Recipe Box
Quinoa and Portobello Memphis Burgers
by:
rawspicebar
August 17, 2015
Quinoa and Portobello Memphis Burgers recipe shared by Sarah from RawSpiceBar.
Quinoa and Portobello Memphis Burgers
| Prep Time | Cook Time | Total Time |
|---|---|---|
| 1 hour | 1 hour | 2 mins |
Servings: 4
Ingredients:
- RawSpiceBar's Memphis Dry Rib Rub
- 1/2 cup uncooked quinoa, about 2 cups cooked
- 1 tsp vegetable oil
- 2 portobello mushrooms
- 1 cup coarsely grated zucchini
- 3/4 cup coarsely grated carrots
- 1 small shallot, minced
- 1 garlic clove, minced
- 1 egg, beaten
- 3 tbsp cornstarch
- 1/4 tsp salt, to taste
Directions:
Make the patties
- Cook quinoa according to package directions, omitting salt, about 14 min. Transfer to a large bowl.
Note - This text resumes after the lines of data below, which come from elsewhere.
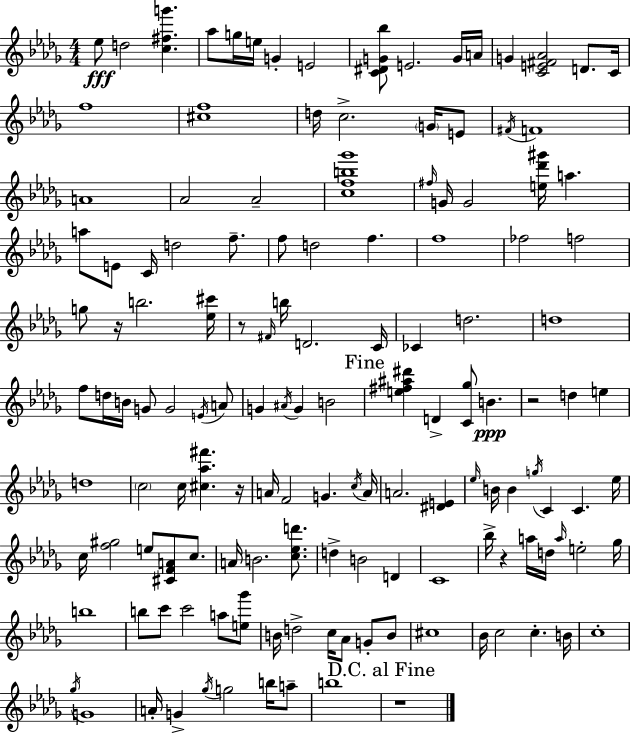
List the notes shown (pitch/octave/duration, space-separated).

Eb5/e D5/h [C5,F#5,G6]/q. Ab5/e G5/s E5/s G4/q E4/h [C4,D#4,G4,Bb5]/e E4/h. G4/s A4/s G4/q [C4,E4,F#4,Ab4]/h D4/e. C4/s F5/w [C#5,F5]/w D5/s C5/h. G4/s E4/e F#4/s F4/w A4/w Ab4/h Ab4/h [C5,F5,B5,Gb6]/w F#5/s G4/s G4/h [E5,Db6,G#6]/s A5/q. A5/e E4/e C4/s D5/h F5/e. F5/e D5/h F5/q. F5/w FES5/h F5/h G5/e R/s B5/h. [Eb5,C#6]/s R/e F#4/s B5/s D4/h. C4/s CES4/q D5/h. D5/w F5/e D5/s B4/s G4/e G4/h E4/s A4/e G4/q A#4/s G4/q B4/h [E5,F#5,A#5,D#6]/q D4/q [C4,Gb5]/e B4/q. R/h D5/q E5/q D5/w C5/h C5/s [C#5,Ab5,F#6]/q. R/s A4/s F4/h G4/q. C5/s A4/s A4/h. [D#4,E4]/q Eb5/s B4/s B4/q G5/s C4/q C4/q. Eb5/s C5/s [F5,G#5]/h E5/e [C#4,F4,A4]/e C5/e. A4/s B4/h. [C5,Eb5,D6]/e. D5/q B4/h D4/q C4/w Bb5/s R/q A5/s D5/s A5/s E5/h Gb5/s B5/w B5/e C6/e C6/h A5/e [E5,Gb6]/e B4/s D5/h C5/s Ab4/e G4/e B4/e C#5/w Bb4/s C5/h C5/q. B4/s C5/w Gb5/s G4/w A4/s G4/q Gb5/s G5/h B5/s A5/e B5/w R/w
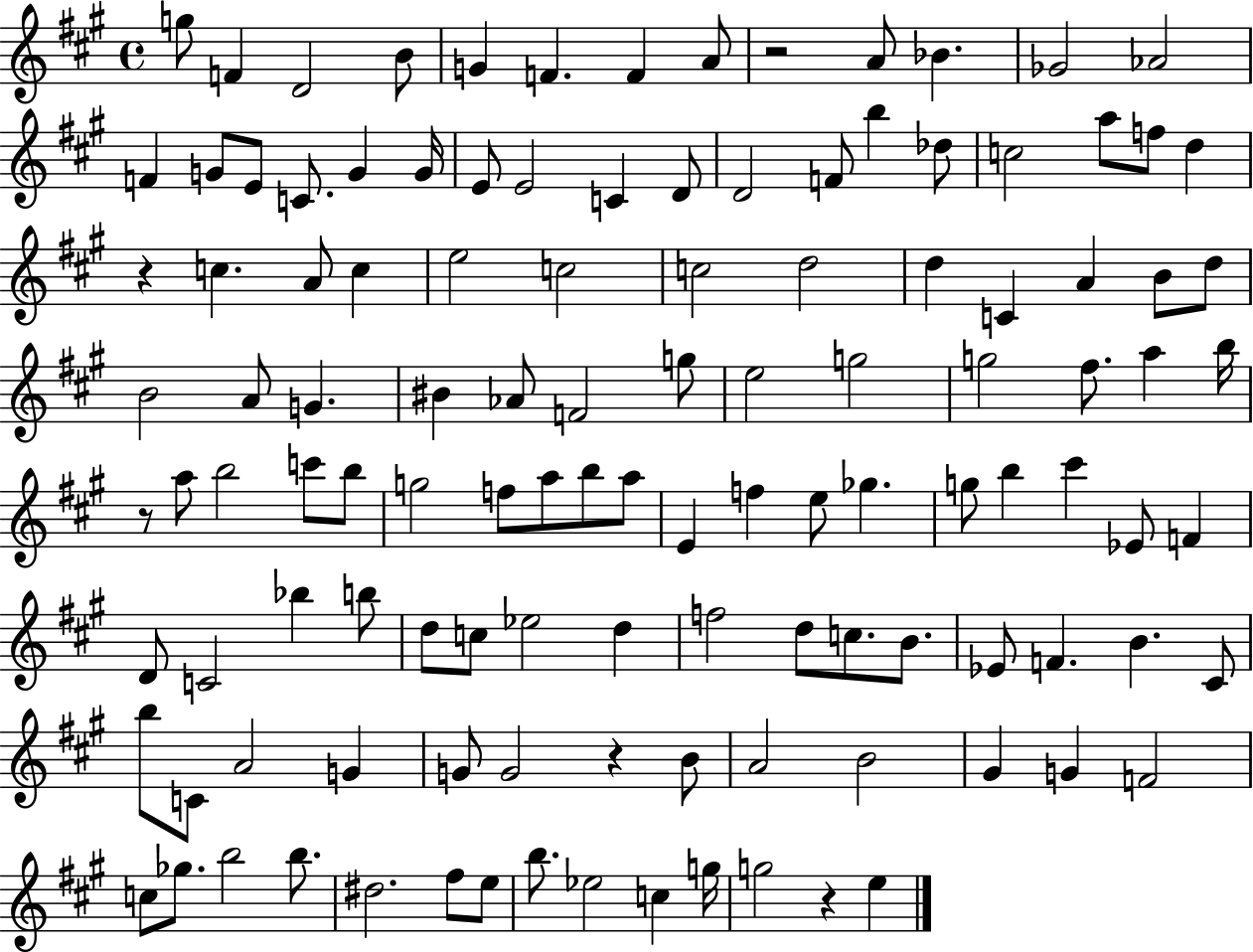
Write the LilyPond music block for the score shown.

{
  \clef treble
  \time 4/4
  \defaultTimeSignature
  \key a \major
  g''8 f'4 d'2 b'8 | g'4 f'4. f'4 a'8 | r2 a'8 bes'4. | ges'2 aes'2 | \break f'4 g'8 e'8 c'8. g'4 g'16 | e'8 e'2 c'4 d'8 | d'2 f'8 b''4 des''8 | c''2 a''8 f''8 d''4 | \break r4 c''4. a'8 c''4 | e''2 c''2 | c''2 d''2 | d''4 c'4 a'4 b'8 d''8 | \break b'2 a'8 g'4. | bis'4 aes'8 f'2 g''8 | e''2 g''2 | g''2 fis''8. a''4 b''16 | \break r8 a''8 b''2 c'''8 b''8 | g''2 f''8 a''8 b''8 a''8 | e'4 f''4 e''8 ges''4. | g''8 b''4 cis'''4 ees'8 f'4 | \break d'8 c'2 bes''4 b''8 | d''8 c''8 ees''2 d''4 | f''2 d''8 c''8. b'8. | ees'8 f'4. b'4. cis'8 | \break b''8 c'8 a'2 g'4 | g'8 g'2 r4 b'8 | a'2 b'2 | gis'4 g'4 f'2 | \break c''8 ges''8. b''2 b''8. | dis''2. fis''8 e''8 | b''8. ees''2 c''4 g''16 | g''2 r4 e''4 | \break \bar "|."
}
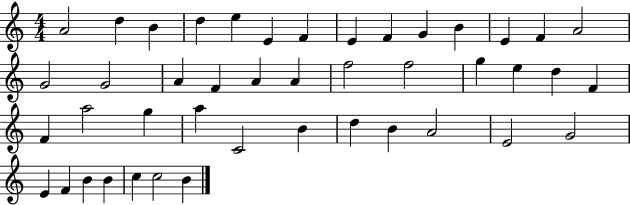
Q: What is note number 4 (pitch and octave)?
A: D5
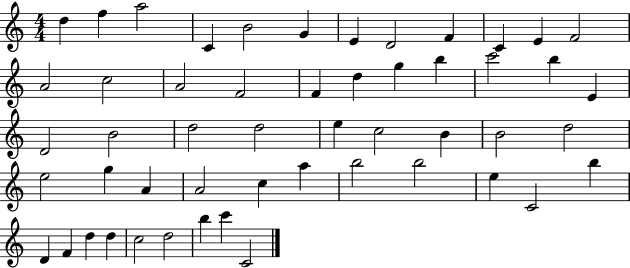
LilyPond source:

{
  \clef treble
  \numericTimeSignature
  \time 4/4
  \key c \major
  d''4 f''4 a''2 | c'4 b'2 g'4 | e'4 d'2 f'4 | c'4 e'4 f'2 | \break a'2 c''2 | a'2 f'2 | f'4 d''4 g''4 b''4 | c'''2 b''4 e'4 | \break d'2 b'2 | d''2 d''2 | e''4 c''2 b'4 | b'2 d''2 | \break e''2 g''4 a'4 | a'2 c''4 a''4 | b''2 b''2 | e''4 c'2 b''4 | \break d'4 f'4 d''4 d''4 | c''2 d''2 | b''4 c'''4 c'2 | \bar "|."
}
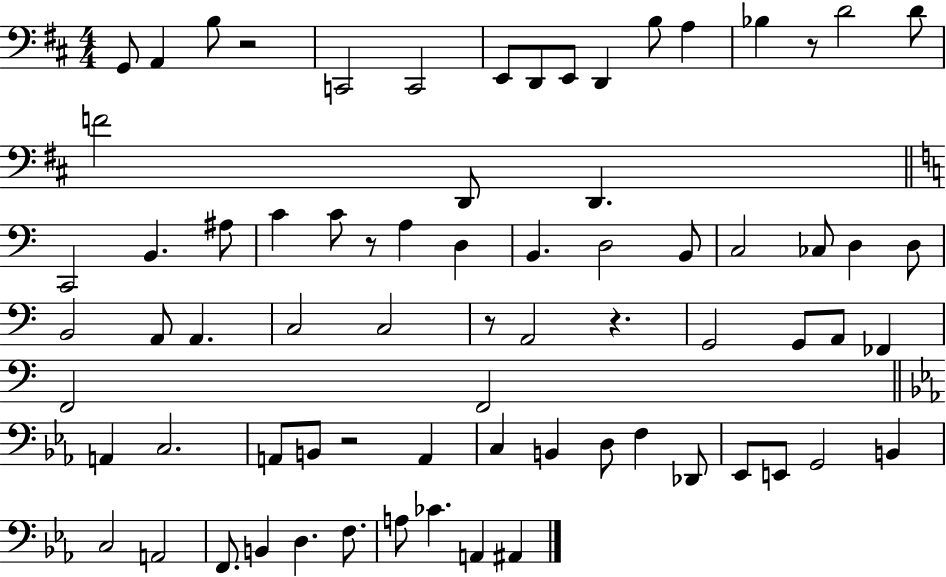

- Heat a large, wide non-stick frying pan over medium. Add oil, then zucchini, carrot, shallot and garlic. Cook until soft, about 5 min. Add to quinoa. Stir in egg, cornstarch, salt and 1/2 of RawSpiceBar's Memphis Dry Rub.
- Heat the same non-stick frying pan over medium. Firmly press quinoa mixture into a 1/2-cup measuring cup. Turn and release into pan. Gently press to shape into a patty about 4 in. wide. Repeat, cooking 2 patties at a time. Cook until golden and warmed through, about 4 min per side.
Grill the portobellos
- Drizzle olive oil onto both sides of the portobello mushrooms and then coat generously in the dry rub; reserve about 1/3 of the rub. Set mushrooms aside in the fridge for at least 30 minutes or until ready to grill.
- Preheat the outdoor grill or grill pan to high. Grill mushrooms for about 5 minutes per side or until well-marked by the grill grates.
- Layer quinoa burger on top of grilled portobellos. Top with roasted tomatoes, roasted red peppers or toppings of choice.
Nutrition Facts (Per Serving)
566
Calories
7g
Protein
9g
Fat
117g
Carbs
*Disclaimer: Nutritional values are approximate estimates calculated automatically from user-submitted ingredients. Variations in formatting, ingredient types, or specific brands may cause inaccuracies.